Exercise instructions: Please filter the entries and return only the lines that include "typeof".

Excerpted data:
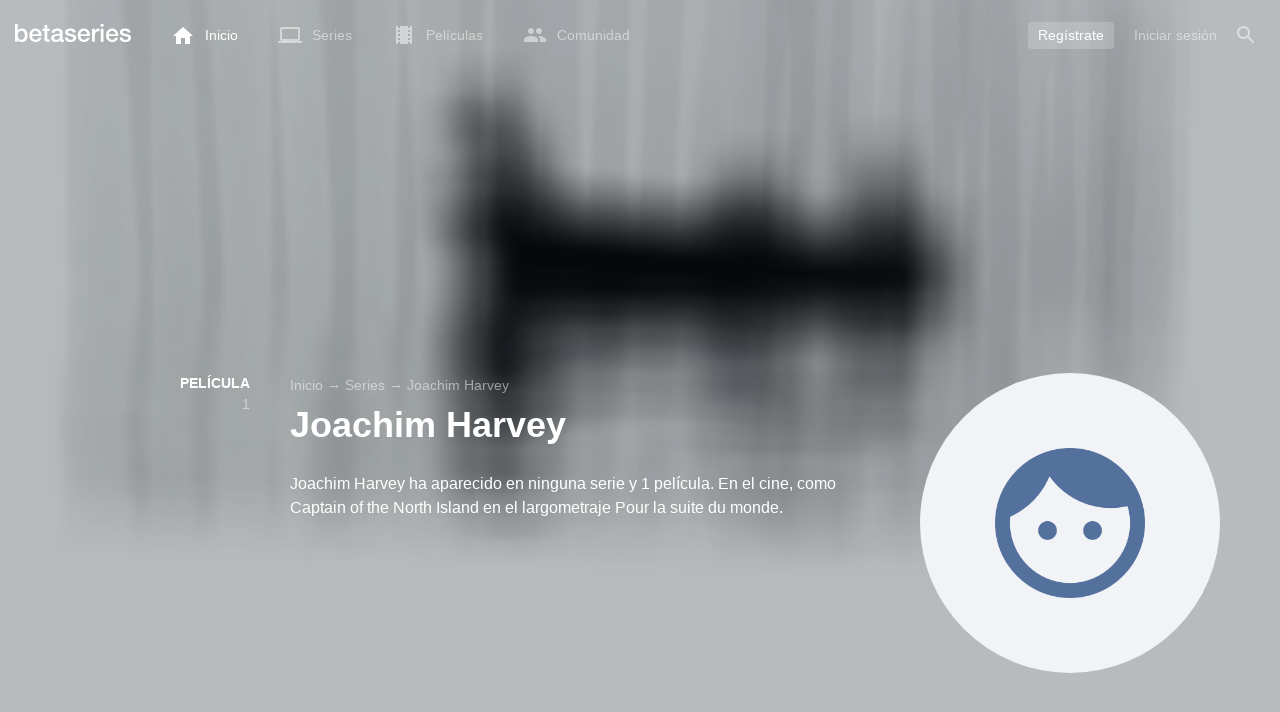

--- FILE ---
content_type: text/html; charset=utf-8
request_url: https://www.google.com/recaptcha/api2/aframe
body_size: 268
content:
<!DOCTYPE HTML><html><head><meta http-equiv="content-type" content="text/html; charset=UTF-8"></head><body><script nonce="kIfvFhhS6DbEBIZIWus5Xg">/** Anti-fraud and anti-abuse applications only. See google.com/recaptcha */ try{var clients={'sodar':'https://pagead2.googlesyndication.com/pagead/sodar?'};window.addEventListener("message",function(a){try{if(a.source===window.parent){var b=JSON.parse(a.data);var c=clients[b['id']];if(c){var d=document.createElement('img');d.src=c+b['params']+'&rc='+(localStorage.getItem("rc::a")?sessionStorage.getItem("rc::b"):"");window.document.body.appendChild(d);sessionStorage.setItem("rc::e",parseInt(sessionStorage.getItem("rc::e")||0)+1);localStorage.setItem("rc::h",'1769798617132');}}}catch(b){}});window.parent.postMessage("_grecaptcha_ready", "*");}catch(b){}</script></body></html>

--- FILE ---
content_type: text/html; charset=UTF-8
request_url: https://www.betaseries.com/ind
body_size: -304
content:
{"code":200,"response":[],"id":"127517333"}

--- FILE ---
content_type: application/javascript; charset=utf-8
request_url: https://fundingchoicesmessages.google.com/f/AGSKWxWPHi3gVB2j-NRZYpLesz4IPPqc-Vjgh1DVae0F3xAeQcM_sPoJq4kfm4GMnCUV0mhsfhozHbPoV4UKx5OPQRjFu5LdFA9EXQXZ43IHcbn0amv8f9xQXR7lpbYxx8CQRs82boiUJ58ngjOOhpEfR1TlCsX5vm0Jv4yp0LP9ZXeHNTzvJJD-ETXS4ysh/_.ad.final.-gif-advert./headermktgpromoads./adsense5./adwords.
body_size: -1286
content:
window['53011560-aedb-4851-a38a-68e3298ea8e2'] = true;

--- FILE ---
content_type: application/javascript; charset=utf-8
request_url: https://fundingchoicesmessages.google.com/f/AGSKWxXiI1mwgvwl4LPmM-XkQznZx_KRfXPyFTu5qA1yEePcQFkCsgMq2zI7eVDqbJZ5pN2Y8CpmLcHm0bOkcyX8quDnggBKzbqpF19MkZf5SVa_tF6EowBMCvcMCqAt453mdQ4q8oT4yw==?fccs=W251bGwsbnVsbCxudWxsLG51bGwsbnVsbCxudWxsLFsxNzY5Nzk4NjE2LDY5NDAwMDAwMF0sbnVsbCxudWxsLG51bGwsW251bGwsWzcsNl0sbnVsbCxudWxsLG51bGwsbnVsbCxudWxsLG51bGwsbnVsbCxudWxsLG51bGwsMV0sImh0dHBzOi8vd3d3LmJldGFzZXJpZXMuY29tL2VzL3BlcnNvbi82MjIxOTQtam9hY2hpbS1oYXJ2ZXkiLG51bGwsW1s4LCJGZjBSR0hUdW44SSJdLFs5LCJlbi1VUyJdLFsxNiwiWzEsMSwxXSJdLFsxOSwiMiJdLFsxNywiWzBdIl0sWzI0LCIiXSxbMjksImZhbHNlIl1dXQ
body_size: 122
content:
if (typeof __googlefc.fcKernelManager.run === 'function') {"use strict";this.default_ContributorServingResponseClientJs=this.default_ContributorServingResponseClientJs||{};(function(_){var window=this;
try{
var rp=function(a){this.A=_.t(a)};_.u(rp,_.J);var sp=function(a){this.A=_.t(a)};_.u(sp,_.J);sp.prototype.getWhitelistStatus=function(){return _.F(this,2)};var tp=function(a){this.A=_.t(a)};_.u(tp,_.J);var up=_.ed(tp),vp=function(a,b,c){this.B=a;this.j=_.A(b,rp,1);this.l=_.A(b,_.Qk,3);this.F=_.A(b,sp,4);a=this.B.location.hostname;this.D=_.Fg(this.j,2)&&_.O(this.j,2)!==""?_.O(this.j,2):a;a=new _.Qg(_.Rk(this.l));this.C=new _.eh(_.q.document,this.D,a);this.console=null;this.o=new _.np(this.B,c,a)};
vp.prototype.run=function(){if(_.O(this.j,3)){var a=this.C,b=_.O(this.j,3),c=_.gh(a),d=new _.Wg;b=_.hg(d,1,b);c=_.C(c,1,b);_.kh(a,c)}else _.hh(this.C,"FCNEC");_.pp(this.o,_.A(this.l,_.De,1),this.l.getDefaultConsentRevocationText(),this.l.getDefaultConsentRevocationCloseText(),this.l.getDefaultConsentRevocationAttestationText(),this.D);_.qp(this.o,_.F(this.F,1),this.F.getWhitelistStatus());var e;a=(e=this.B.googlefc)==null?void 0:e.__executeManualDeployment;a!==void 0&&typeof a==="function"&&_.Uo(this.o.G,
"manualDeploymentApi")};var wp=function(){};wp.prototype.run=function(a,b,c){var d;return _.v(function(e){d=up(b);(new vp(a,d,c)).run();return e.return({})})};_.Uk(7,new wp);
}catch(e){_._DumpException(e)}
}).call(this,this.default_ContributorServingResponseClientJs);
// Google Inc.

//# sourceURL=/_/mss/boq-content-ads-contributor/_/js/k=boq-content-ads-contributor.ContributorServingResponseClientJs.en_US.Ff0RGHTun8I.es5.O/d=1/exm=ad_blocking_detection_executable,kernel_loader,loader_js_executable/ed=1/rs=AJlcJMwj_NGSDs7Ec5ZJCmcGmg-e8qljdw/m=cookie_refresh_executable
__googlefc.fcKernelManager.run('\x5b\x5b\x5b7,\x22\x5b\x5bnull,\\\x22betaseries.com\\\x22,\\\x22AKsRol_7wiV__qIgnsUZagHhjxvkjZoWDV7pkIZ--0t7G_HWGXm-HZr9GxqWz9oCWs6R40NzQDO4dwYCE9HW_R0V6IGGMZGungEaLlYZY55d-HohIMjryz6CnfxOiuWwbLBXmsbg_nDwbNFUzRw_2fE-t9UfNnMStA\\\\u003d\\\\u003d\\\x22\x5d,null,\x5b\x5bnull,null,null,\\\x22https:\/\/fundingchoicesmessages.google.com\/f\/AGSKWxVIfK6vXi5GGCwJcgmkZZcv-u7tAfLhHYbFnmrWmT6cjWR7RJXjB7A24njIQdGuZAw2Mh8u51CtPI0NxIigGZvaHWo3dvdJVIJNc4st4724l5agV5gHE9pxkUG5YKWxze0AFZ2YRQ\\\\u003d\\\\u003d\\\x22\x5d,null,null,\x5bnull,null,null,\\\x22https:\/\/fundingchoicesmessages.google.com\/el\/AGSKWxXSP_UG-nMtzXcSGV4JgzgJSB1nvsWCh-9FCcRnHy-M2fuAXmUSqWfCQcz8H1PgVUZs9Ss0GfjbRxrKj7ILTphP3SKfenzDtn0IFtt3urr25Q4MQ_t2tv39eTKqtY9oVmFp3puL6A\\\\u003d\\\\u003d\\\x22\x5d,null,\x5bnull,\x5b7,6\x5d,null,null,null,null,null,null,null,null,null,1\x5d\x5d,\x5b3,1\x5d\x5d\x22\x5d\x5d,\x5bnull,null,null,\x22https:\/\/fundingchoicesmessages.google.com\/f\/AGSKWxUTIXA0F9RlxtaTVHqupSIvGps3Yxwk3XMGhHSeVOkB3yI4ZHUV-unmt7z6TJZ-EZkYFo9m1uP-hZdiw0o8QuN-rDxDh3scp9SUEFpNxXgatLGzUaeECkgiv9QvFWJpcgacWyS_sw\\u003d\\u003d\x22\x5d\x5d');}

Solution:
if (typeof __googlefc.fcKernelManager.run === 'function') {"use strict";this.default_ContributorServingResponseClientJs=this.default_ContributorServingResponseClientJs||{};(function(_){var window=this;
vp.prototype.run=function(){if(_.O(this.j,3)){var a=this.C,b=_.O(this.j,3),c=_.gh(a),d=new _.Wg;b=_.hg(d,1,b);c=_.C(c,1,b);_.kh(a,c)}else _.hh(this.C,"FCNEC");_.pp(this.o,_.A(this.l,_.De,1),this.l.getDefaultConsentRevocationText(),this.l.getDefaultConsentRevocationCloseText(),this.l.getDefaultConsentRevocationAttestationText(),this.D);_.qp(this.o,_.F(this.F,1),this.F.getWhitelistStatus());var e;a=(e=this.B.googlefc)==null?void 0:e.__executeManualDeployment;a!==void 0&&typeof a==="function"&&_.Uo(this.o.G,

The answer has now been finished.